• Article:
Retirement benefits transformation

A digital transformation for a G7 country’s social development & public benefits department, consisting of planning, implementation, team-building, and coaching across an initial “Digital Lab” around retirement benefits and programs as well as a broader cross-departmental CX initiative.

I was responsible for building and coaching the design team for the lab, coaching the Product Owner for the Lab, and providing guidance to senior leadership around how best to engage with the Lab as well as how to instil CX best practices and approaches across the department. I also served as a capacity booster, contributing to research, design, and testing activities as well as hosting workshops and routine meetings with key stakeholders (legal, ops, policy, programs, IT, etc.). I coached members of the design team continuously for the duration of the project and on an as-requested basis for many months afterwards.

• Given records:
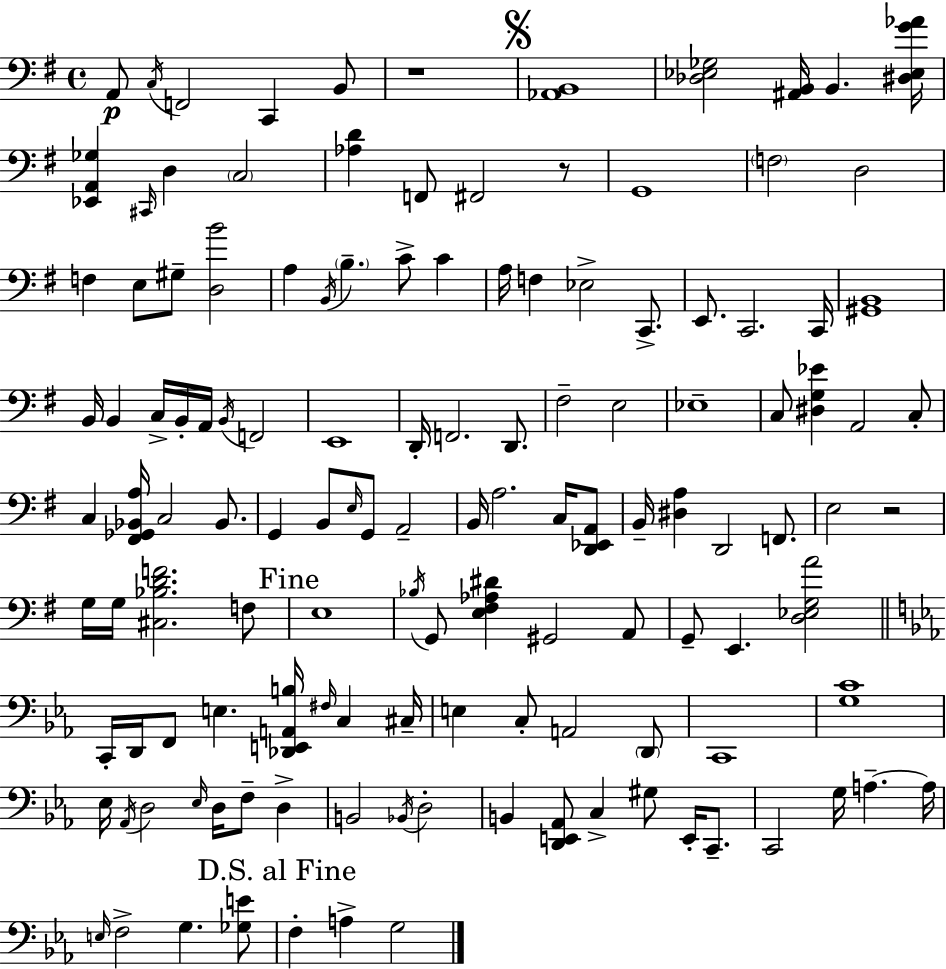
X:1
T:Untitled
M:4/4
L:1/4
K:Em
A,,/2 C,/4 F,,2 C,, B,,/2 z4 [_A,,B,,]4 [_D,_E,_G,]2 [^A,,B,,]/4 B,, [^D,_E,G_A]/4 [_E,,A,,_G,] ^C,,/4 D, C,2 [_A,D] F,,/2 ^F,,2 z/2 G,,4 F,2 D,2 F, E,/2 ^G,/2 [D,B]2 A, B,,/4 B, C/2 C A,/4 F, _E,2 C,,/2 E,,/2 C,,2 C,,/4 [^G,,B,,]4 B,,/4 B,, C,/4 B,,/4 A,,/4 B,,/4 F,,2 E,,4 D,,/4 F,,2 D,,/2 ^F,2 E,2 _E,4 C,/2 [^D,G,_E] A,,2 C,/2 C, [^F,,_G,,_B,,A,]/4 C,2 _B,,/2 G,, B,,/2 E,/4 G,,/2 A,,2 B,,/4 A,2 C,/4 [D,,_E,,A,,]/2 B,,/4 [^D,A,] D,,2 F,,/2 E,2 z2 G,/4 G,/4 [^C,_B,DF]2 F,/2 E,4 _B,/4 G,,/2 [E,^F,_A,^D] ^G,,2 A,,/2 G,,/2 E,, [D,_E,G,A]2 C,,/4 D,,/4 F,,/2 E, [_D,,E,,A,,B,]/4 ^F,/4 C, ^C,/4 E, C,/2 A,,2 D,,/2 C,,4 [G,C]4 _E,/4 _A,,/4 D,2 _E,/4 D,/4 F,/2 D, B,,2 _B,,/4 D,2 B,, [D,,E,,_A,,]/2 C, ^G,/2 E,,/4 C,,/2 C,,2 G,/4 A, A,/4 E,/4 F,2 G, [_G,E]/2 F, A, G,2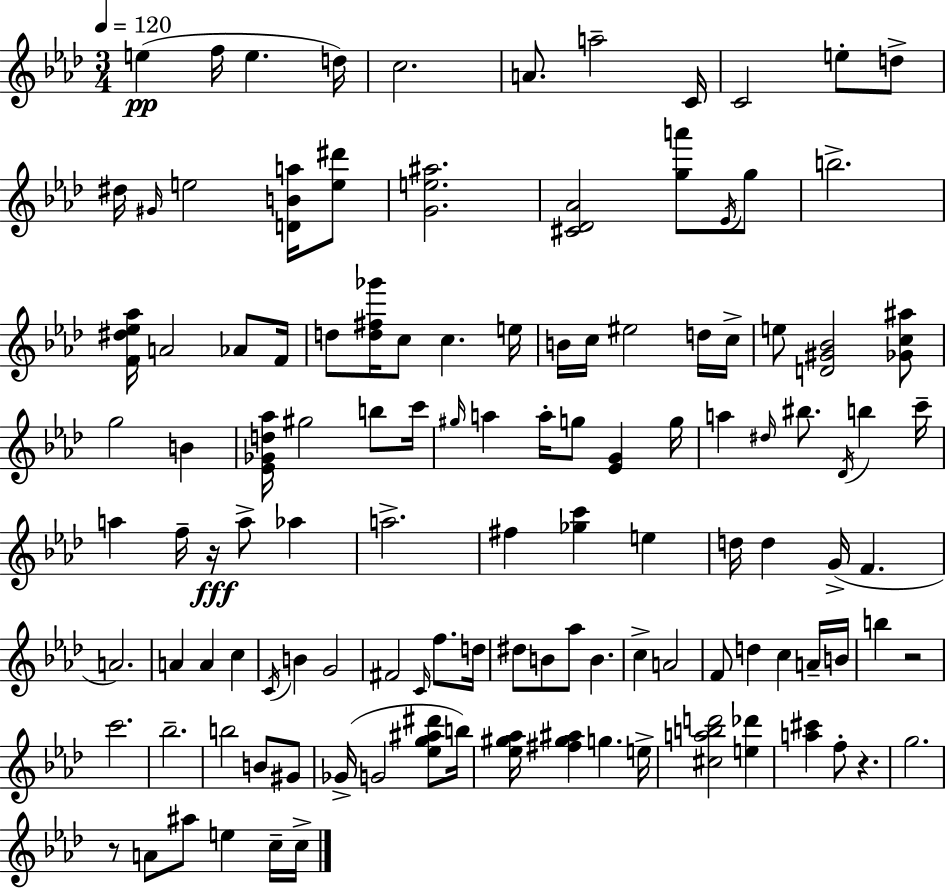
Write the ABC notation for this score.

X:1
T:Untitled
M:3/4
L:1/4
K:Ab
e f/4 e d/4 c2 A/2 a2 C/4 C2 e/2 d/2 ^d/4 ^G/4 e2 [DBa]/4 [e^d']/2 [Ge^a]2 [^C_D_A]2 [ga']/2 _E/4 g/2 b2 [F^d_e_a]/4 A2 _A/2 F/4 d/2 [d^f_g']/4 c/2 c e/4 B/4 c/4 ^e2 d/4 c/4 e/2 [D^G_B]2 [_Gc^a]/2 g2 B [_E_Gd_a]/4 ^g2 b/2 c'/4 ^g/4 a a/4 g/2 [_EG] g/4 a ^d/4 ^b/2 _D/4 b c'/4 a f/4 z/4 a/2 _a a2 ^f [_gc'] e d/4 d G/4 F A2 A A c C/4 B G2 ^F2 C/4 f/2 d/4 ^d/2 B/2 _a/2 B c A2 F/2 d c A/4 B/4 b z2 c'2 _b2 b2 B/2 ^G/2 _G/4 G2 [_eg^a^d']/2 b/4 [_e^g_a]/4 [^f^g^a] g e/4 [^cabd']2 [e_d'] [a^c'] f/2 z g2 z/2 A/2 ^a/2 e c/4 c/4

• Short exercise A: Can you rewrite the retirement benefits transformation text, starting with "A digital transformation" and going on through "cross-departmental CX initiative.", but swapping "team-building" for "team formation"?
• Short exercise B: What comes next in the retirement benefits transformation text? Add the part that follows its last sentence.

• Exercise output A:
A digital transformation for a G7 country’s social development & public benefits department, consisting of planning, implementation, team formation, and coaching across an initial “Digital Lab” around retirement benefits and programs as well as a broader cross-departmental CX initiative.

• Exercise output B:
My responsibilities:

  • Digital Service design

  • Design coaching & leadership

  • CX organizational design

  • Executive coaching

Project length:

21 weeks

13

Total product team size

250k

Unique visitors within first 6 months

15 w

Time from ideation to cross-country launch

87

Possible retirement quiz “actions” for residents

Context

The department is currently facing a punishing demographic shift, given the aging population and changing work behaviours. With the population of seniors (65+) set to grow by 50% in the next 15-20 years and movement away from defined-benefit pensions and lifetime careers, their retirement benefits applications – particularly for means-tested income supports – are expected to grow substantially. Given existing struggles with education, outreach, and enrolment – particularly for rural and remote communities, senior departmental leadership wanted to get ahead of the demographic shift. Looking to emulate the success of other departments, they embarked on a transformation initiative, anchored in a “Lighthouse Lab” that would aim to both showcase a different way of working and deliver compelling new products and services to support the client experience in discovering, applying for, and receiving these public benefits.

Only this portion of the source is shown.